Intellectual Property Assignment Clauses
Ensuring that intellectual property developed during employment belongs to the employer, rather than defaulting to the employee, is both legal in Montana and practically important for technology and creative businesses. A strong IP assignment clause in the employment agreement eliminates uncertainty about ownership of work product created on company time with company resources.

Practical Guidance for Employees Presented with a Non-Compete
Montana employees who are presented with a non-compete clause in an employment agreement should understand the following:
A non-compete does not automatically disappear because you know it is void.
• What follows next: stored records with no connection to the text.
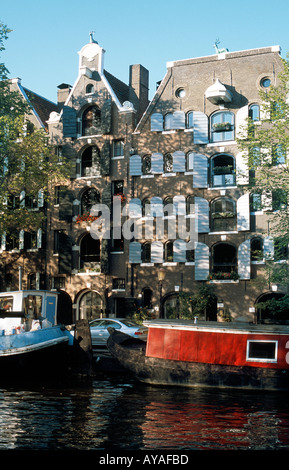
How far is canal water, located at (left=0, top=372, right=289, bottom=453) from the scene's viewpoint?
468 inches

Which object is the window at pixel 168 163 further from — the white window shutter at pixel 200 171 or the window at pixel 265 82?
the window at pixel 265 82

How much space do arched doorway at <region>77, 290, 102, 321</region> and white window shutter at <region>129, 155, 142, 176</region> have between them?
7.91 metres

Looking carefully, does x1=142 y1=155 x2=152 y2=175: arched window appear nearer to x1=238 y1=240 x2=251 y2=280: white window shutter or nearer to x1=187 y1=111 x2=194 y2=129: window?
x1=187 y1=111 x2=194 y2=129: window

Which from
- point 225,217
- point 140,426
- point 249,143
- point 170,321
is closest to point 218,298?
point 225,217

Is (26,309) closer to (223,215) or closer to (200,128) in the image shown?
(223,215)

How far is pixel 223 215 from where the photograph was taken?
108ft

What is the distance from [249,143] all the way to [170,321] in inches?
428

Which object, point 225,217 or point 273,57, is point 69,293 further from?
point 273,57

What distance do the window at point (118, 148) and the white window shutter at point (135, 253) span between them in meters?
6.18

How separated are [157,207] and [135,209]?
144cm

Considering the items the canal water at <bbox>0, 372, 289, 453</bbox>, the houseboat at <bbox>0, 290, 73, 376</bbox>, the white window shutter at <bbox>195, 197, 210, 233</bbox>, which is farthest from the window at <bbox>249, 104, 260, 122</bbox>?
the canal water at <bbox>0, 372, 289, 453</bbox>

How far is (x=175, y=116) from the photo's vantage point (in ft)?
115

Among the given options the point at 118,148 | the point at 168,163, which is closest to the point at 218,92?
the point at 168,163

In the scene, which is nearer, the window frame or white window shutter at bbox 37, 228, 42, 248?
the window frame
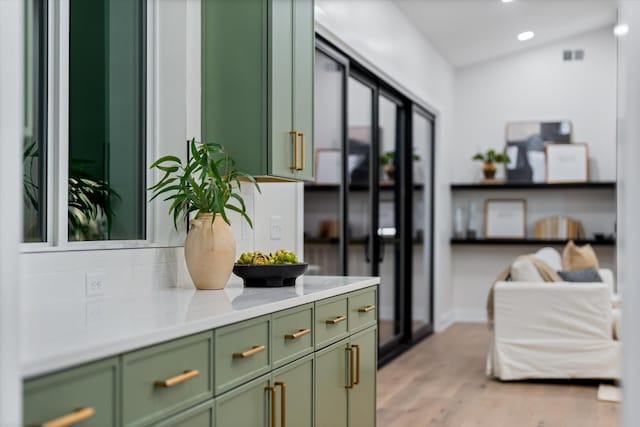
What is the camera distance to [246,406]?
7.57 feet

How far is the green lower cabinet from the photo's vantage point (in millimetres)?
1895

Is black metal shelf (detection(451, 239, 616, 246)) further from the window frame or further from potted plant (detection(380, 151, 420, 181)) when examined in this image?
the window frame

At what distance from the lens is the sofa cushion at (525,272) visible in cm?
556

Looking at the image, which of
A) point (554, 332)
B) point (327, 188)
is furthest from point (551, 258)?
point (327, 188)

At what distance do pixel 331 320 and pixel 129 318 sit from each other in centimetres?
119

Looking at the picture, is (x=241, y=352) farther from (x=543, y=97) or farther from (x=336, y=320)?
(x=543, y=97)

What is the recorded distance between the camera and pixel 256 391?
7.80 feet

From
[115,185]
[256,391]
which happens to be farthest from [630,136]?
[115,185]

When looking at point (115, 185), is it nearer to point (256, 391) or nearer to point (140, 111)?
point (140, 111)

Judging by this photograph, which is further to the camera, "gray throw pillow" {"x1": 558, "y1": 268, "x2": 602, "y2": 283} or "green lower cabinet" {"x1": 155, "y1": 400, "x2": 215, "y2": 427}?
"gray throw pillow" {"x1": 558, "y1": 268, "x2": 602, "y2": 283}

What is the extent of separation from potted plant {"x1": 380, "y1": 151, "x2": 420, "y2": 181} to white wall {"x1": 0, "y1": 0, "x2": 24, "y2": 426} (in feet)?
17.3

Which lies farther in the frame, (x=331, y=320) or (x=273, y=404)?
(x=331, y=320)

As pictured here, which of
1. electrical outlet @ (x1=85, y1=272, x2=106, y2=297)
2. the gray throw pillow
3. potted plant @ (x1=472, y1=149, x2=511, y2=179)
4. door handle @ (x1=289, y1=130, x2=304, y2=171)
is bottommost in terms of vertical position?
the gray throw pillow

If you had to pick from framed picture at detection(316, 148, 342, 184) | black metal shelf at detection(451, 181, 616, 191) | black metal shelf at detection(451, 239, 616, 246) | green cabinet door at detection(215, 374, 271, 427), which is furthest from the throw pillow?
green cabinet door at detection(215, 374, 271, 427)
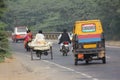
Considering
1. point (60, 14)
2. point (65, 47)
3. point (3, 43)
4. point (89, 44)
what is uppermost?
point (60, 14)

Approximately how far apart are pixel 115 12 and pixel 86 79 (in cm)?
4657

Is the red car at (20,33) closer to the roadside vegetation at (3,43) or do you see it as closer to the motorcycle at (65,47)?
the motorcycle at (65,47)

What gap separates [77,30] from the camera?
28.8m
Until you refuse to sign or a court declares it unenforceable, an employer may attempt to enforce it — and litigation is costly even when you will ultimately prevail.
Consult an employment attorney before signing. A brief consultation can clarify what the clause actually prohibits, whether it is void under § 28-2-703, and whether other elements of the agreement (NDAs, non-solicitation, IP assignment) present separate concerns.
You may negotiate. Employers frequently present template agreements. A request to remove an unenforceable non-compete clause — or to narrow it to NDA-equivalent trade secret protection — is a reasonable negotiating position, particularly for employees with leverage.
Know what you are also signing. Even if the non-compete itself is void, the same contract may include enforceable NDAs or non-solicitation provisions. Review the entire agreement, not just the clause labeled "Non-Compete."
À retenir: In Montana, employment non-compete clauses are void by statute in all but two narrow circumstances. Employers who rely on them for workforce management are operating on unenforceable paper. Trade secret protections, targeted NDAs, and narrow non-solicitation agreements provide a more defensible legal foundation.
The information in this article is provided for educational purposes only and does not constitute legal advice. For guidance on specific agreements or situations, consult a qualified Montana employment attorney.